Enfin, dans ce travail d’auteur comme dans ses activités d’enquêteur, Soler s’est approprié une autre fonction, déterminante pour le statut du personnage et son aura romanesque : il est l’unique narrateur, il se raconte ; il joue donc les deux rôles compilés de Holmes et de Watson, Watson ayant pour fonction de montrer constamment son émerveillement devant Holmes (Soler s’auto-encense), et, également, ce qui est déterminant pour le lecteur, de montrer combien il a du mal à y voir clair dans les démarches entreprises par Holmes (Soler n’explique pas ses « idées folles ») pour mettre en valeur le résultat final. Finalement, Soler symbolise la mégalomanie inhérente à l’écriture : Soler, l’écrivain tueur, bloqué dans sa biographie, désireux d’avancer ‘: « Sa mort ? Sa mort qui seule me permettrait de continuer ?...»’ (273). ‘« Les détails de sa maladie étaient consignés dans mon manuscrit, il allait mourir, je le savais. Je le savais ! »’ (308) : image de la toute-puissance aveugle de l’auteur envers ses personnages...
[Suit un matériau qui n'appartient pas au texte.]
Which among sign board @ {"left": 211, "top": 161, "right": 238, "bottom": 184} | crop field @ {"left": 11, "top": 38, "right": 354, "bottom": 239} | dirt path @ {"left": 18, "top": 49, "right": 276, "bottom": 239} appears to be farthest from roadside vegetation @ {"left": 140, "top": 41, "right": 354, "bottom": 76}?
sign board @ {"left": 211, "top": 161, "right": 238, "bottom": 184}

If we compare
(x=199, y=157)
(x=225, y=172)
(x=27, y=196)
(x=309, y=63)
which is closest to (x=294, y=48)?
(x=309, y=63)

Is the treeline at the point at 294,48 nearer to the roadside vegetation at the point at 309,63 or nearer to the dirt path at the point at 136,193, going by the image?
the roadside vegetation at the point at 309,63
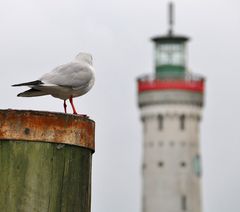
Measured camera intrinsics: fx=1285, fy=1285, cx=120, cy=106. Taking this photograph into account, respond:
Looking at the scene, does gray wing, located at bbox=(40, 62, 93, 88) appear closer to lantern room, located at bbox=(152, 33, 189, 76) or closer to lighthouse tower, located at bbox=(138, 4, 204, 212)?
lighthouse tower, located at bbox=(138, 4, 204, 212)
L’auteur-démiurge s’imagine refaire le monde, changer ce qui est inscrit dans le « grand livre du Destin [...] Ce grand livre où abondaient les imprécisions et les obscurités méritait d’être corrigé sans cesse » (388). L’attitude de Soler traduit un trait de caractère de Belletto, qui a sans doute fondé son désir d’écrire : Michel Schneider avance qu’il y ‘a « chez tout créateur une mégalomanie diffuse sans laquelle on ne créerait pas85. »’

Notes
79.

W. Somerset Maugham, « Déclin et chute du roman policier », in U. Eisenzweig, Autopsies du roman policier, p. 162.

80.

A.M. Boyer, « Portrait de l’artiste en policier », in Modernités, p. 220 : « Saisir le réel au moyen d’une énonciation, aspirer à retrouver une intelligibilité première, ce qu’il y a d’originaire dans l’acte et dans le dire, vaincre l’éloignement qui sépare le témoignage de son commentateur : si le paradigme de lecture, dans le roman policier, est ouvertement herméneutique, c’est parce que le détective est non seulement un traducteur qui parvient à rendre accessible ce qui ne l’est pas immédiatement, mais aussi un interprète qui découvre les rapports secrets qui unissent le sens manifeste et le sens dissimulé. »

81.

J.N. Blanc, Polarville, p. 124.

82.

R. Belletto, interview à Ecrivain Magazine, p. 42.

83.

J.C. Vareille, Filatures, pp. 116-117.

84.

souligné par nous.

85.

M. Schneider, op. cit., pp. 239-240.